Trygve Seim is a Norwegian saxophonist whose first recording, Distant Rivers received very positive press in 2001. Sangam, which means "coming together" in Sanskrit, is his second release as a leader. It is an apt title, as this recording demonstrates a vast combination of styles. The instrumentation alone gives the music a unique quality. Accordion, bass saxophone, contrabass clarinet, cello, string ensemble, tuba, french horn, trombone, clarinet, bass clarinet, trumpet, and drums converge to create a flowing, ethereal picture that defies easy categorization. At times we hear a big band, next a single instrument, with a myriad of other combinations in between.
This recording is much more about the overall feeling of the compositions than individual solos. Two very noticeable features often missing in today's music are spacing and dynamics; not so with this ensemble. Seim weaves periods of near silence, long pedal tones and sporadic individual solos into a meditative structure quite different from traditional jazz voicings. Seldom do all players arrive in the same space together. If this were painting, colors would sit individually against plenty of black, mixing together in sweeping flows before dissolving into space. Tempi are rather slow throughout, never breaking beyond a relaxed walk.
For an excellent example of how all these elements fit together, check out "Beginning and Ending. A beautiful melody set against traditional harmony sounds fresh and adventurous given Seim's vision. As if coming out of a cave, deep brass tones slowly build, drums are added to provide a framework and a haunting trumpet emerges. Cello and trombone follow, eventually leading the ensemble to a crescendo, signaling a languid return to the tune's beginning.

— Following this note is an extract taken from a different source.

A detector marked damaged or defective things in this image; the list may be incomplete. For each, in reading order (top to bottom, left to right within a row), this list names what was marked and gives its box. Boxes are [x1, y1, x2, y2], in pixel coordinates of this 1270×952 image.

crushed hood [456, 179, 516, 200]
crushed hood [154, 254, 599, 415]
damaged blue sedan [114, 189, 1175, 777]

Seim is heard sparingly as a featured soloist. His tone and choice of notes immediately suggest a Northern European quality common to music from this area. A fine example of this is found in "Prayer, which also uses the accordion to extend a spiritual effect. As in the rest of these compositions, written portions of the score merge flawlessly with improvisational sections, leaving one to concentrate on the whole rather than the parts.
As we have become accustomed to expect from ECM, recording quality is superb. These people set the bar for commercial recordings that approach audiophile standards. Each instrument is distinctly identifiable. Clean pure tones with just a touch of ambience abound. With no obvious studio feeling present, the organic quality of this music shines through. If you like jazz that is the antithesis of frantic solos and displays of technique, you will find this a welcome listening experience.